Onze gemeente wil de permanente bewoning van vakantiehuisjes verbieden. Iemand die een vakantiehuisje wil kopen heeft daarvoor een vergunning nodig die alleen te verkrijgen is wanneer de aanvrager het aannemelijk maakt dat het huisje niet permanent bewoond zal worden. Nu lieten verschillende makelaars ons weten dat zij klanten hebben, die menen dat dit in strijd is met het Europees recht. Klopt dat?
Antwoord in het kort
Ja, in beginsel is een vergunningplicht in strijd met de regelgeving inzake het vrij verkeer van kapitaal. Uit eerdere jurisprudentie van het Hof van Justitie van de EU (hierna: het Hof) blijkt dat verplichte vergunningsstelsels voor de aanschaf van onroerend goed niet zijn toegestaan, tenzij dit gerechtvaardigd kan worden. Dit is echter alleen het geval als het gaat om grensoverschrijdend kapitaalverkeer en doet zich dus alleen een probleem voor als een niet-ingezetene een vakantiehuisje wil kopen voor permanente bewoning.
Vastgoed en vrij verkeer van kapitaal
Het aankopen van onroerend goed door niet-ingezetenen valt onder de vrijheid van kapitaal (Festersen, r.o. 23; Centro di Musicologia, r.o. 23-24). Dit betekent dat het op basis van artikel 63 VWEU verboden is om beperkingen op te leggen met betrekking tot de grensoverschrijdende aankoop van vastgoed.
Het Hof heeft zich meermaals uitgesproken over vergunningsstelsels en andere autorisatievereisten omtrent het investeren in vastgoed. Hieruit blijkt dat een regeling waarbij voorafgaand aan de aanschaf van onroerend goed vergunningen vereist zijn die de lidstaten in staat stellen om toezicht uit te oefenen niet toegestaan is. In de betreffende arresten ging het om het verplicht aantonen dat de koper zelf in het aangekochte huis zou gaan wonen. Alleen in dat geval werd de vergunning verleend. Een dergelijk stelsel zorgt er voor dat de mogelijkheid tot het investeren in kapitaal, in dit geval onroerend goed, afhankelijk wordt van de autorisatie door de betreffende lidstaat waardoor het vrije verkeer van kapitaal beperkt wordt (Konle, r.o. 44; Reisch e.a. , R.o. 32).
Een vergunningsstelsel of verplichte kennisgeving is alleen toegestaan als de regels op niet-discriminerende wijze worden toegepast, een dwingende reden van algemeen belang dienen en voldoen aan het evenredigheidsbeginsel. Dit betekent dan ook dat het alleen is toegestaan als niet met minder ingrijpende maatregelen hetzelfde doel kan worden bereikt (Reisch, r.o. 33).

◇ ◇ ◇ ◇

◆ Uit te voeren
Geef uit de tekst over vakantiehuisjes letterlijk het gedeelte weer dat begint bij "Antwoord in het" en doorloopt tot en met "voor permanente bewoning.". De records zijn voor deze opdracht niet van belang.

◇ ◇ ◇ ◇

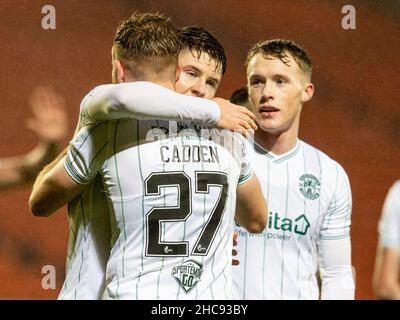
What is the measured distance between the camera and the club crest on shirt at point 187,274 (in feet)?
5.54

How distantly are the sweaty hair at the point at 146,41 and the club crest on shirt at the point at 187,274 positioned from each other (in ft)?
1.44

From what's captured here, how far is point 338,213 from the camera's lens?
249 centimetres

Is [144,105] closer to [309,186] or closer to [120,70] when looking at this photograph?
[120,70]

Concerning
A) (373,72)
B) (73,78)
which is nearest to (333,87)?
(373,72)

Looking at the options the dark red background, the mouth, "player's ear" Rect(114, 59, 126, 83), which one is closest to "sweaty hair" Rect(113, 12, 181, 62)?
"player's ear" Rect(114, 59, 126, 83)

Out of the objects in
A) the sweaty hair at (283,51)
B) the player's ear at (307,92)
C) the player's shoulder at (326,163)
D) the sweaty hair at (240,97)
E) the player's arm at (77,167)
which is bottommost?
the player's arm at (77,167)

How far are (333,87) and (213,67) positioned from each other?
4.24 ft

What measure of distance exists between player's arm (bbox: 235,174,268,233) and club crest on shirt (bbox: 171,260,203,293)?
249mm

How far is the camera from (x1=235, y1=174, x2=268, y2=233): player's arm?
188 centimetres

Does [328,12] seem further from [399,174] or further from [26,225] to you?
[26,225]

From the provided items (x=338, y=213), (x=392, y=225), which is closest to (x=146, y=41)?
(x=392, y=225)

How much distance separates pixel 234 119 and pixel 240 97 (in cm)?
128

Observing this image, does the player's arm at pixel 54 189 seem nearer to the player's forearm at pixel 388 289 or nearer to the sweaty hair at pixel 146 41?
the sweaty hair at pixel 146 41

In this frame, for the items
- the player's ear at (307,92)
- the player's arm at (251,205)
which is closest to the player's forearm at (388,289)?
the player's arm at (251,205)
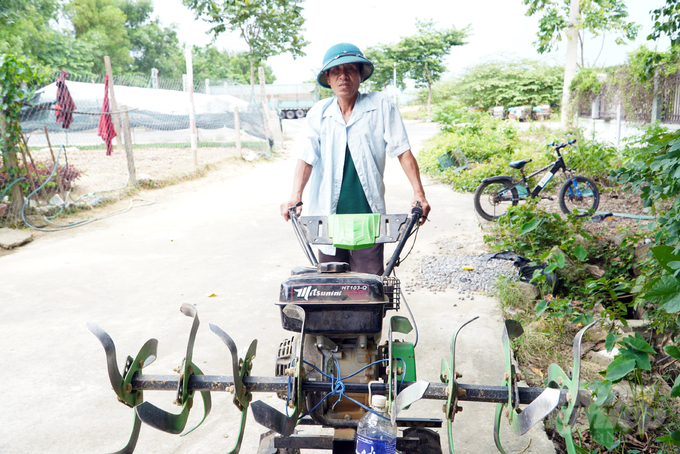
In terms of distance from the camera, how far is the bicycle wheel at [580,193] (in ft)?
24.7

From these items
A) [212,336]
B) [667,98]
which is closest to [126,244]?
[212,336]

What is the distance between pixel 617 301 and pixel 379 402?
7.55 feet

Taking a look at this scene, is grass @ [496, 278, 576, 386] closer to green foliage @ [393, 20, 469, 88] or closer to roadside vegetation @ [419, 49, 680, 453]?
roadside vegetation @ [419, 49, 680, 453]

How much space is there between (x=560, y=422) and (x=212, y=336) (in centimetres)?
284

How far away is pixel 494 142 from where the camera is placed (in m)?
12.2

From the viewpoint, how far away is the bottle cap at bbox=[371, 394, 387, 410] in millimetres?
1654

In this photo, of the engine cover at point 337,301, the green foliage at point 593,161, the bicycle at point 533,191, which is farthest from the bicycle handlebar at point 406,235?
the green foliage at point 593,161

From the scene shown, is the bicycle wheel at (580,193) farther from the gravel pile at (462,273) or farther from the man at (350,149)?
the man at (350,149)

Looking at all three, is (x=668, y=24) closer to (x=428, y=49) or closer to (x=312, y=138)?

◇ ◇ ◇ ◇

◆ Resultaat opdracht
Antwoord in het kort
Ja, in beginsel is een vergunningplicht in strijd met de regelgeving inzake het vrij verkeer van kapitaal. Uit eerdere jurisprudentie van het Hof van Justitie van de EU (hierna: het Hof) blijkt dat verplichte vergunningsstelsels voor de aanschaf van onroerend goed niet zijn toegestaan, tenzij dit gerechtvaardigd kan worden. Dit is echter alleen het geval als het gaat om grensoverschrijdend kapitaalverkeer en doet zich dus alleen een probleem voor als een niet-ingezetene een vakantiehuisje wil kopen voor permanente bewoning.